О том, удалось ли подчиненным Гришина выполнить этот приказ, можно судить по отрывку из доклада командования группы армий «Центр». В ночь с 19 на 20 июня немцы отметили массированные атаки на железные дороги в районах Лунинец, Орша, Молодечно, железнодорожных линий Могилев — Орша и Орша — Борисов, зафиксировали около 9400 взрывов. Однако «…взрывы на линии Борисов — Орша (зона ответственности полка С.В. Гришина — М.П.) удалось по большей части предотвратить» (Там же, с. 407–408).

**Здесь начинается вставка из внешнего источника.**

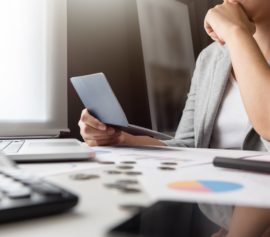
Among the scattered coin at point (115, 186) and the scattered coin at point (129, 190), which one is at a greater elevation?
the scattered coin at point (129, 190)

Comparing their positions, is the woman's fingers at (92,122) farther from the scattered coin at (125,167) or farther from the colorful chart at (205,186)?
the colorful chart at (205,186)

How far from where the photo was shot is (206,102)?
1.20m

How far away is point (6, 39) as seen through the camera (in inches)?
51.8

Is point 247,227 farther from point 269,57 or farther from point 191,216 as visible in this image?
point 269,57

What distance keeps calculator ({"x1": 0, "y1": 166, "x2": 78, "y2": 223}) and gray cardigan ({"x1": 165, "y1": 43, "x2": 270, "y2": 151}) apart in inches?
31.3

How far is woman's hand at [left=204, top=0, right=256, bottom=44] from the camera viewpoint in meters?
0.88

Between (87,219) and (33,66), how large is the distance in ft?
3.92

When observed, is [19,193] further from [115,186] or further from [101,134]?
[101,134]

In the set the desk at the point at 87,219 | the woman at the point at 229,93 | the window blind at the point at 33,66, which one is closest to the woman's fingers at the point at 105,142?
the woman at the point at 229,93

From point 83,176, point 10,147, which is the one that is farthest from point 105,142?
point 83,176

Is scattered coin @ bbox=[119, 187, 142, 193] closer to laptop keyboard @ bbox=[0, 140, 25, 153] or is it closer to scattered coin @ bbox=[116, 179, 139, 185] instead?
scattered coin @ bbox=[116, 179, 139, 185]

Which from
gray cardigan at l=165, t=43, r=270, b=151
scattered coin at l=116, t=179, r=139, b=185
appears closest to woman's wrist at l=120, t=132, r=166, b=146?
gray cardigan at l=165, t=43, r=270, b=151

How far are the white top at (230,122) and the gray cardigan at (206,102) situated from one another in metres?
0.02

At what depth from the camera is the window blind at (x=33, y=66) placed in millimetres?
1318
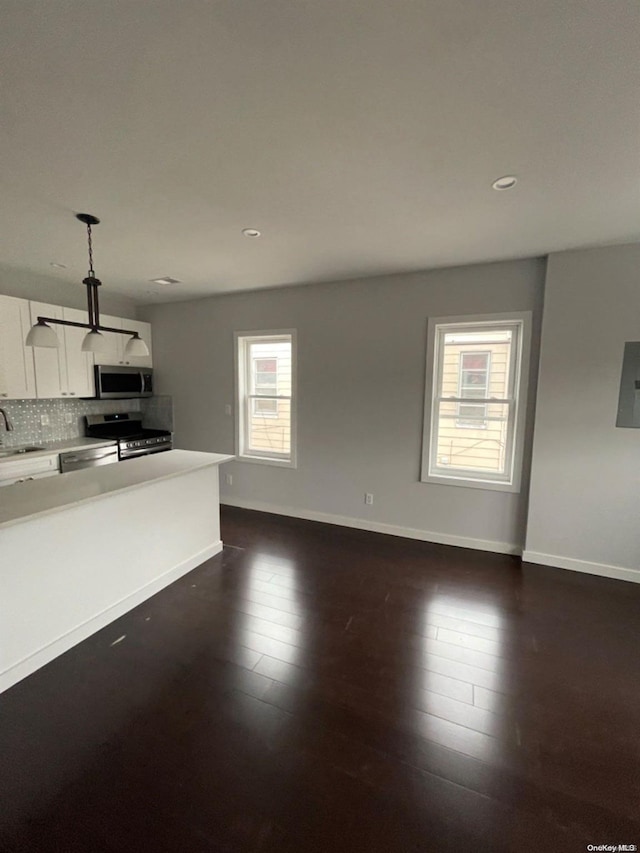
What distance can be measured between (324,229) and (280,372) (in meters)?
2.03

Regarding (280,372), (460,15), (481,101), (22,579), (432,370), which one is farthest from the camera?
(280,372)

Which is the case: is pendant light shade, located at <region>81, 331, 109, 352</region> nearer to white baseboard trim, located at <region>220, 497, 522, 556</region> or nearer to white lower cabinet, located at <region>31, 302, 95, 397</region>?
white lower cabinet, located at <region>31, 302, 95, 397</region>

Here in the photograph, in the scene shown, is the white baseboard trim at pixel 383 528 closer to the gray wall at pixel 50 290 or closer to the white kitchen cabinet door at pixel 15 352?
the white kitchen cabinet door at pixel 15 352

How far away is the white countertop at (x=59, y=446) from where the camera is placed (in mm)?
3291

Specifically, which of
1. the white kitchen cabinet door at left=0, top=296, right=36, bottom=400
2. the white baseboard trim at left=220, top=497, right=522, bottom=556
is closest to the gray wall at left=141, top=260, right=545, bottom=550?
the white baseboard trim at left=220, top=497, right=522, bottom=556

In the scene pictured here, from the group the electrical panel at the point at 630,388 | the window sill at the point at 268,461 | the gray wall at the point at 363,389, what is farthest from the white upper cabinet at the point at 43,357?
the electrical panel at the point at 630,388

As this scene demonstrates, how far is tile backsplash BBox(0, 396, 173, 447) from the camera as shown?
3715mm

Партизанские командиры, получив «ценные указания» и общий «километраж», но при этом ничего конкретного вдобавок, творчески подошли к решению поставленных задач и «оптимизировали» процесс — естественно, в сторону собственной безопасности (никто из них расшибать себе голову на охраняемых участках железной дороги ради выполнения очередного социалистического плана не стремился). Надо вам 140 тысяч километров рельсов — будут 140 тысяч: партизанские группы в первую очередь подрывали окольные, подъездные и даже тупиковые (запасные) участки железнодорожного полотна, которые оккупантами зачастую не использовались вовсе.
Все вышесказанное не означает, что операции на основных трассах и перегонах вообще не проводились. Проводились, и довольно активно, но — в пределах разумного. В Москву же, как водится, отправляли победные реляции, не соответствовавшие реальному положению дел. А эшелоны противника все шли и шли к фронту.